Вообще поведение этих животных отличалось такой последовательностью и целесообразностью, такой обдуманностью и рассудительностью, что в конце концов у меня возникла мысль, уж не волшебники ли это, которые превратились в лошадей с каким-нибудь неведомым для меня умыслом и, повстречав по дороге чужестранца, решили позабавиться над ним, а может быть, были действительно поражены видом человека, по своей одежде, чертам лица и телосложению очень непохожего на людей, живущих в этой отдаленной стране. Придя к такому заключению, я отважился обратиться к ним со следующей речью: «Господа, если вы действительно колдуны, как я имею достаточные основания полагать, то вы понимаете все языки; поэтому я осмеливаюсь доложить вашей милости, что я – бедный англичанин, которого злая судьба забросила на ваш берег; и я прошу разрешения сесть верхом на одного из вас, как на настоящую лошадь, и доехать до какого-нибудь хутора или деревни, где я мог бы отдохнуть и найти приют. В благодарность за эту услугу я подарю вам вот этот ножик или этот браслет», – тут я вынул обе вещицы из кармана.
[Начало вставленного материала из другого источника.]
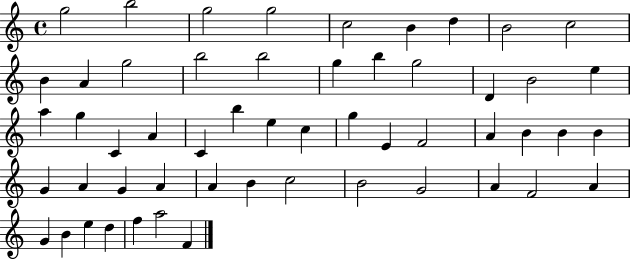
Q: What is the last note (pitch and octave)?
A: F4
Во время моей речи оба коня стояли молча, как будто слушая меня с большим вниманием; когда я кончил, они стали оживленно что-то ржать друг другу, словно ведя между собой серьезный разговор. Для меня стало ясно тогда, что их язык отлично выражает чувства и что при незначительном усилии слова его можно разложить на звуки и буквы, пожалуй, даже легче, чем китайские слова.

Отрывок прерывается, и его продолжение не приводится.